Aethon Therapeutics will get $25 million from the VC firm, and another $5 million from New York University and other investors, the New York-based biotech said Monday.

The fledgling startup is working off a so-called HapImmune immunotherapy platform from the labs of Shohei Koide and Benjamin Neel at NYU’s Perlmutter Cancer Center. The two researchers began pondering the idea about three and a half years ago, Neel told Endpoints News, and they came to Apple Tree’s head of oncology Raj Chopra about a year ago to form the company.

In a statement, Chopra, the acting CEO, said Apple Tree was struck by the work out of Koide and Neel’s labs: “That when covalent inhibitors bind to their target proteins inside cancer cells, they produce a peptide conjugate ‘beacon’ that is delivered only to the surface of cancer cells, not to healthy cells. Aethon has discovered customized antibodies that home in on that beacon, making the cancer cells vulnerable to attack.”

Shohei Koide

“One day, we were thinking about how remarkable it was that all of a sudden RAS was becoming druggable and particularly that KRAS G12C was being drugged with covalent inhibitors,” Neel said about his conversations with Koide a few years ago. But the responses aren’t that durable as resistance builds up, he said.

So, Aethon is making antibodies using its HapImmune platform to drum up the T cells to specifically thwart tumor cells. The antibodies are reformatted into custom bispecific T cell engagers. The goal is to test combinations with RAS and EGFR inhibitors, like Tagrisso, Neel said.

The biotech will likely start by testing the drug in combination with approved KRAS G12C inhibitors, of which there are two: Amgen’s Lumakras and Mirati Therapeutics’ Krazati, which was greenlit in December 2022.

The scientist who kicked off the race toward a KRAS drug, Kevan Shokat at UCSF, is also on the hunt to make them more powerful by creating bispecific T cell engagers bound by the KRAS G12C inhibitors. He and colleagues are also going after haptens, small molecules that hopefully spark an immune response when attached to a larger protein, and their biotech is aptly named Hap10 Bio.

“The fact that a distinguished team from UCSF has also come to the same broad scientific conclusions as us, is validating of this novel approach,” Chopra told Endpoints in a follow-up email.

“Our antibody only binds to the sotorasib[Lumakras]–KRAS G12C protein complex on the cell surface when it is part of another specialized complex, known as a major histocompatibility complex, or MHC,” Chopra said.

Those complexes help inform the immune system that what is being displayed is bad and that the danger needs to be removed. Hap10 and Aethon are both going after the hapten-MHC complex.
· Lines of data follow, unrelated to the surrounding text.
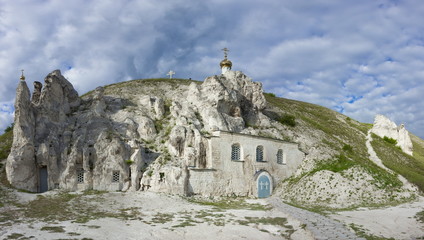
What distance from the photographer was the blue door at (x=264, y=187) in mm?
37688

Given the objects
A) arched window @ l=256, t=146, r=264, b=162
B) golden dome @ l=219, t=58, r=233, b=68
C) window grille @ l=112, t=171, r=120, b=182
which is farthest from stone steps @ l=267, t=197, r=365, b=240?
golden dome @ l=219, t=58, r=233, b=68

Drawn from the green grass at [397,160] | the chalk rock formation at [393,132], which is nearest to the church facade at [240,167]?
the green grass at [397,160]

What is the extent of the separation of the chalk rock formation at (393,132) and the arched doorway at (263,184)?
38396 mm

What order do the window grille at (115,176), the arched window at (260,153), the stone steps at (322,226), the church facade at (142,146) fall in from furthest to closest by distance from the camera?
the arched window at (260,153) → the window grille at (115,176) → the church facade at (142,146) → the stone steps at (322,226)

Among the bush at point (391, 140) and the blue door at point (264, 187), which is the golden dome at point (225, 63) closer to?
the blue door at point (264, 187)

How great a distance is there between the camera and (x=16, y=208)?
2395 cm

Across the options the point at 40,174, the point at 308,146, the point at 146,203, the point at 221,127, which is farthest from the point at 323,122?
the point at 40,174

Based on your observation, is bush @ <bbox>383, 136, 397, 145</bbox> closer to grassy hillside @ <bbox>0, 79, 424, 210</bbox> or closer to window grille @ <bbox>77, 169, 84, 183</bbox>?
grassy hillside @ <bbox>0, 79, 424, 210</bbox>

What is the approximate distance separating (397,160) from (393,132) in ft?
48.8

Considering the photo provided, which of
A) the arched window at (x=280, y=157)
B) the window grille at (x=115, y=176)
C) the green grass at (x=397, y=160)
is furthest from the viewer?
the green grass at (x=397, y=160)

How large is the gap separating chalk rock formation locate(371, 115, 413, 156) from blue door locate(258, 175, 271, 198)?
127 feet

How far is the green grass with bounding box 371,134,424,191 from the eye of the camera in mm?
44125

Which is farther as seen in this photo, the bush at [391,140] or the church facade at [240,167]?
the bush at [391,140]

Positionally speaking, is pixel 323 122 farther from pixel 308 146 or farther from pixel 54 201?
pixel 54 201
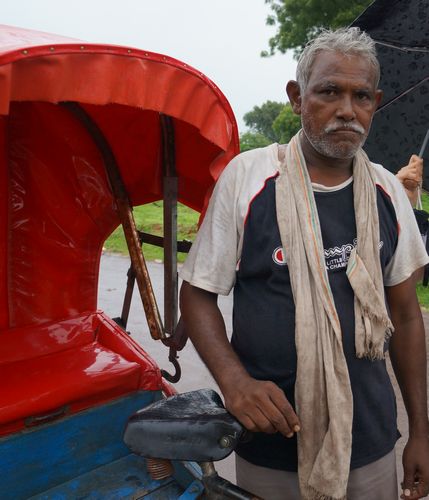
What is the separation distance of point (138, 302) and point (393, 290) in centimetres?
434

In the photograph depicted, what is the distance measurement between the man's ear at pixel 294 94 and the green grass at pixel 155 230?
177 inches

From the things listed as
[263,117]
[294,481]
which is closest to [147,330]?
[294,481]

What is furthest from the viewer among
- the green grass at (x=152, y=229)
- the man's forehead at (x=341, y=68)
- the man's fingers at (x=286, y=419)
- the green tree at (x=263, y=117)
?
the green tree at (x=263, y=117)

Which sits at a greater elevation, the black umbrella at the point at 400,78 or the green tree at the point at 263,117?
the green tree at the point at 263,117

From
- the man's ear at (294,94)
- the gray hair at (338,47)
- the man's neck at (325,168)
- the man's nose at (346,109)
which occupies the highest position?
the gray hair at (338,47)

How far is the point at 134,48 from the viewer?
4.77 feet

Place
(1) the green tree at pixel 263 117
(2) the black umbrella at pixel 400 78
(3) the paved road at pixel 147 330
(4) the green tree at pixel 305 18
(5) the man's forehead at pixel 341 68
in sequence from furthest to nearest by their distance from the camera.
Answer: (1) the green tree at pixel 263 117
(4) the green tree at pixel 305 18
(3) the paved road at pixel 147 330
(2) the black umbrella at pixel 400 78
(5) the man's forehead at pixel 341 68

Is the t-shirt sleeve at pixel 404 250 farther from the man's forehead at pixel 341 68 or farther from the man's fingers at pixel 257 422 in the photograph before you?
the man's fingers at pixel 257 422

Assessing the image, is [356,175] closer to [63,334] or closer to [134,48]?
[134,48]

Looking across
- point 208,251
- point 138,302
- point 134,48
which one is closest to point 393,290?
point 208,251

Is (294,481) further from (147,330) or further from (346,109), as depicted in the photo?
(147,330)

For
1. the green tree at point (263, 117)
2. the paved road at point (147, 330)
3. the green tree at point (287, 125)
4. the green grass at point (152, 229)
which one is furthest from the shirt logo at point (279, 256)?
the green tree at point (263, 117)

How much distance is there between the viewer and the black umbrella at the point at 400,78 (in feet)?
9.11

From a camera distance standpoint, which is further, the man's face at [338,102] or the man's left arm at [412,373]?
the man's left arm at [412,373]
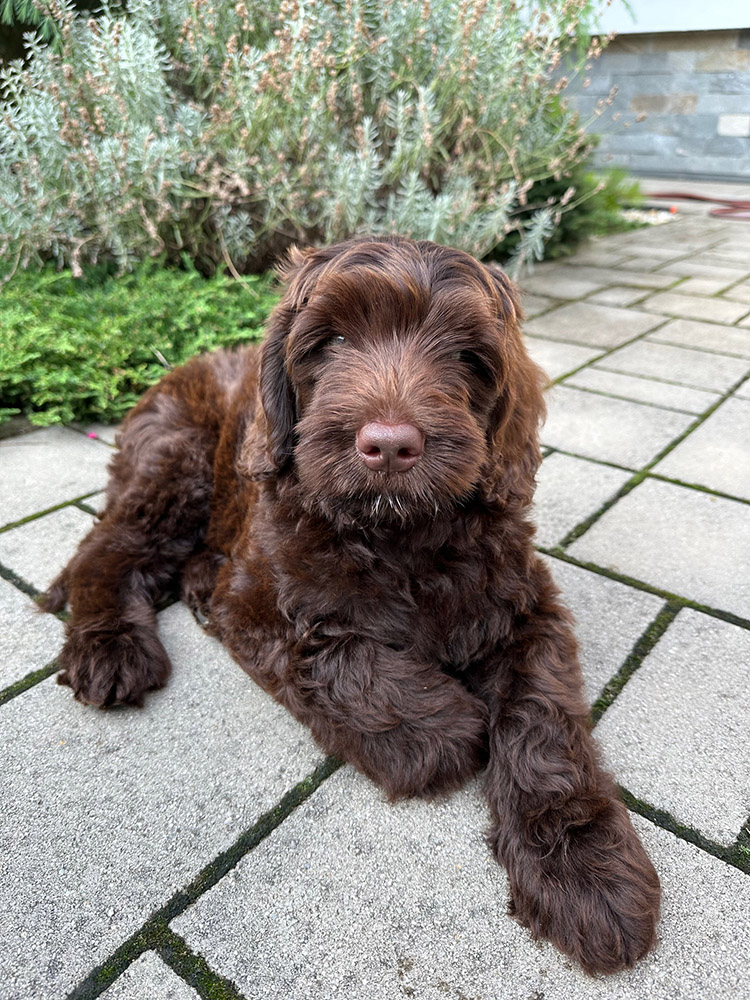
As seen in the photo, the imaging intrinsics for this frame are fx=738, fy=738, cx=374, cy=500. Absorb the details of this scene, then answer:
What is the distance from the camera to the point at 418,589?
6.42 feet

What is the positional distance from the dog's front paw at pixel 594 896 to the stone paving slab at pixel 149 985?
0.70 metres

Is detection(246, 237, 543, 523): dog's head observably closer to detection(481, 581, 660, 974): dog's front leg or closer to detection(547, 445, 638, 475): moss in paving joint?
detection(481, 581, 660, 974): dog's front leg

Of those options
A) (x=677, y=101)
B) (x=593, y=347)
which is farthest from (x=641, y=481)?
(x=677, y=101)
Chopra told Endpoints that Aethon expects to enter the clinic in 2025. It has recruited a chief technology officer who will begin in March. The CEO said another executive is coming from BioNTech but declined to name the new hire. Also in the C-suite is acting CSO Paul Da Silva Jardine, an Apple Tree venture partner, a 25-year Pfizer veteran who left in 2015 after ending his stint as VP of cardiovascular and metabolic research. He’s also the co-founder of Staten Biotechnology.

The biotech is in “ongoing discussions” about potential partnerships, Chopra said. Prior to joining Apple Tree, he was a corporate VP of translational research at Celgene.

Aethon comes from Greek mythology. The biotech is named after one of the horses that helped transport the chariot of Helios, god of the sun, Chopra said. There’s also Aethonan, a breed of winged horse, which the CEO analogized to the hybrid platform his company is developing.

Neel’s daughter is a classics professor. “I get free advice from her,” he said.

Editor’s note: This story was updated to clarify ATP and NYU are not the sole investors in the $30 million Series A, and that Hap10 Bio is also going after the hapten-MHC complex.